_Text provided_
---*---

On March 11, 2015, Jamaica’s Riverton City Dump erupted into flames, blanketing Kingston in a white cloud of potentially noxious fumes that persisted for more than a fortnight. It was another in a long history of trash blazes caused by mismanagement, malice, greed or all three, and observers called the event emblematic of the trials facing the Caribbean nation, which has struggled to lift itself out of third-world status since declaring independence in 1962.

Four days prior, a different kind of white enveloped Jamaica’s capital. On March 7, the country’s first Diner en Blanc unfolded at Emancipation Park, a public space erected in 2002 and maintained by the national government. More than 900 people donned pristine outfits and toted tables, plateware and food to the location for the pop-up picnic.

---*---

_Provided material_
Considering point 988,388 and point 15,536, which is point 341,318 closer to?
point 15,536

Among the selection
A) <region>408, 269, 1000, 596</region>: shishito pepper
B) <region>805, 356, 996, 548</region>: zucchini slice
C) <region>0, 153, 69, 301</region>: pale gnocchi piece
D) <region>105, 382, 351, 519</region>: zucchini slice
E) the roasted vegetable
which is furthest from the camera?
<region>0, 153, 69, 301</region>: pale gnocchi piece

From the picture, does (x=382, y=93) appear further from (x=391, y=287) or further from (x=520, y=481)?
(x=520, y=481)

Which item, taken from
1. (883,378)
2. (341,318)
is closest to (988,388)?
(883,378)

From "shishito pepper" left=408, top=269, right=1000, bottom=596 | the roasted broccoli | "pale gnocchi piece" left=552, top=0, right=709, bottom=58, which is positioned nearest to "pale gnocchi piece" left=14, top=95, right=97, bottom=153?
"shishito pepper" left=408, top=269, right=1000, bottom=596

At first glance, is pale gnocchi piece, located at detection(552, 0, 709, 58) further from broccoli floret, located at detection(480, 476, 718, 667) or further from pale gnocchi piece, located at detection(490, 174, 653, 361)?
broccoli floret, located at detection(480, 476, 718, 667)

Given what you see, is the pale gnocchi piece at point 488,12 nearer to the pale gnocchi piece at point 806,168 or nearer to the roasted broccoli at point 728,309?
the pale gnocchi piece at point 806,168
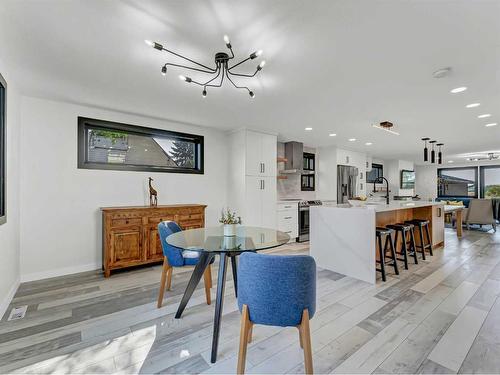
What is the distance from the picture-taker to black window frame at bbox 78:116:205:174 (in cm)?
355

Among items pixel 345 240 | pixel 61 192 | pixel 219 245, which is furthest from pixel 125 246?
pixel 345 240

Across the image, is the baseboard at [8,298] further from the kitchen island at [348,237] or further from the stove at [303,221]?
the stove at [303,221]

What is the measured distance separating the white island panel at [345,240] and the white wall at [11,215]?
365 cm

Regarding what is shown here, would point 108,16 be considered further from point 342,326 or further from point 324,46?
point 342,326

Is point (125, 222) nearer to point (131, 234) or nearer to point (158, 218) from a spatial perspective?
point (131, 234)

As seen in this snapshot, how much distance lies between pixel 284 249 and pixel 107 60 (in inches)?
158

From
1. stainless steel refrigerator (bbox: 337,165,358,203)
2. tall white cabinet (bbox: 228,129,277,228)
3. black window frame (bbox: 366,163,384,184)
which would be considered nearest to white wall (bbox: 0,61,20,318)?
tall white cabinet (bbox: 228,129,277,228)

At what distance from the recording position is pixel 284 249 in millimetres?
4801

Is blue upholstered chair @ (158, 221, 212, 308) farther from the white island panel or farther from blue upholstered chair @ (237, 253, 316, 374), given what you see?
the white island panel

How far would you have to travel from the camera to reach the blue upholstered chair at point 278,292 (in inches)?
53.8

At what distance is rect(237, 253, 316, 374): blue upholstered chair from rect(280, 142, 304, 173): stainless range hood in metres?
4.68

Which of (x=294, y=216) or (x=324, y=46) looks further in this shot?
(x=294, y=216)

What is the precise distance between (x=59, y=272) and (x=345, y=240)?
3938mm

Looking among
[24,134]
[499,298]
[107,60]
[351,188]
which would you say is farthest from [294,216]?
[24,134]
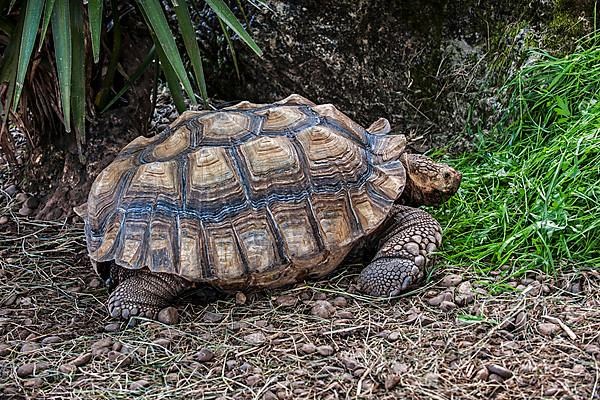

---*---

_Direction 1_
List every date or year that the text about the Kingston dump fire and the Diner en Blanc mentions.
_Direction 2_
According to the text about the Kingston dump fire and the Diner en Blanc, how many people took part in Jamaica's first Diner en Blanc?
_Direction 3_
Continue the text about the Kingston dump fire and the Diner en Blanc from its last sentence.

_Response 1_
March 11, 2015
1962
March 7
2002

_Response 2_
More than 900 people.

_Response 3_
Several Jamaican activists noted an ironic juxtaposition of the two closely-timed Kingston happenings. In a Facebook note titled “While Rome burns,” Sarah Manley, daughter of former Jamaican Prime Minister Michael Manley, called out the “elites” who found time and money to host an edition of the global, Paris-born dinner gathering, but couldn’t improve the country’s garbage disposal.

There were also vocal supporters of Diner en Blanc Kingston, people who were proud their city was joining the ranks of the close to 40 around the world to host DEB. “They just can’t stop us JAMAICANS,” posted one person on an FB video shot at the picnic. Exclamations of “Beautiful!” and “Amazing!” filled #DinerenBlancKgn feeds. “What is it all about?” asked one commenter, who received the reply: “I think it’s inspired by a party done in New York or Philly.”

Philadelphia is certainly not Kingston. But the response to Diner en Blanc, which will pop up for the fourth time here this August, has similarly divided Philadelphia.

All walks of life

Some, like Di Bruno Bros. vice president Emilio Mignucci, see the event in a positive light. “Like any sporting event, movie, dinner in a restaurant,” he said, “[DEB] is a way for people to have a minor distraction from their everyday lives and come together to celebrate with like-minded people.”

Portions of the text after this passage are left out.